The box shows where half the data live, with a line dividing the boxes marking the median. The small black square in the mean, and the little crosses show highest and lowest data points.
When I submitted the manuscript, I didn’t do any statistical analysis of the data. One reviewer asked me to to a statistical analysis. It was a perfectly reasonable request that I should have anticipated. The reviewer didn’t see the same plot that I have above and didn’t know the data as well as I do.
But it got me thinking. John Vokey, one of my undergraduate professors at the University of Lethbridge,used to refer to some differences as “significant by the IOT test.” IOT was an acronym for “Inter Ocular Test.” In other words, the difference was so bloody obvious that it hit you right between the eyes.

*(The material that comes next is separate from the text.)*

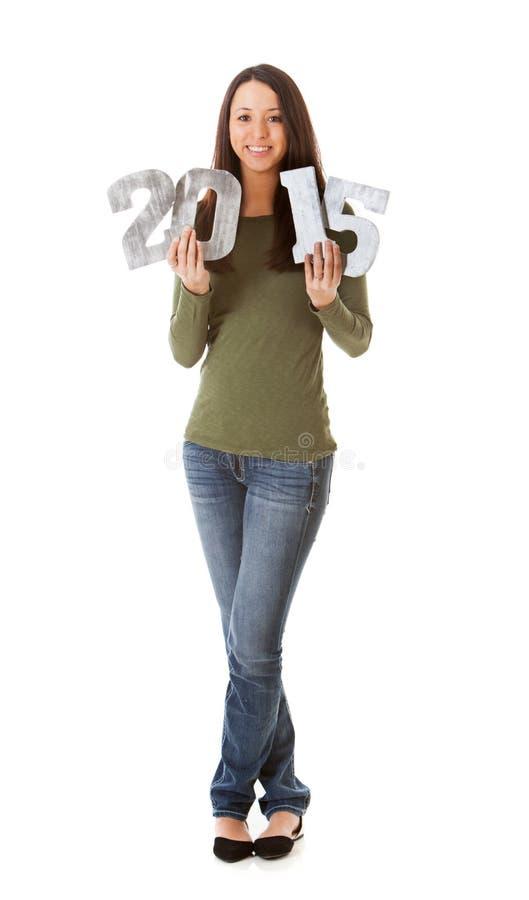 NYE: Uśmiechnięta kobieta Trzyma Up obraz stock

“If the mean for one group is up here with only a little variation, and the mean for the other group is down here with this much variation, what do you need a test for? Why not just say they’re different?”
I didn’t do an analysis because I thought there was no point. In the data above, there is no overlap between the two sets at all. Do you need a statistical test to tell you that those two data sets are different?
It is easy enough to do a simple t-test on the data above.
But does adding the test and p value tell you anything more, or different, than the plot alone? Or is including the p value a statistical “fig leaf”?
Do your thoughts about analysis change when I plot the raw data next to the box plot?
Now you can see more clearly that the sample size is small. But even then, when there is no overlap in the data sets, is there any test or condition that will say those two are not statistically different?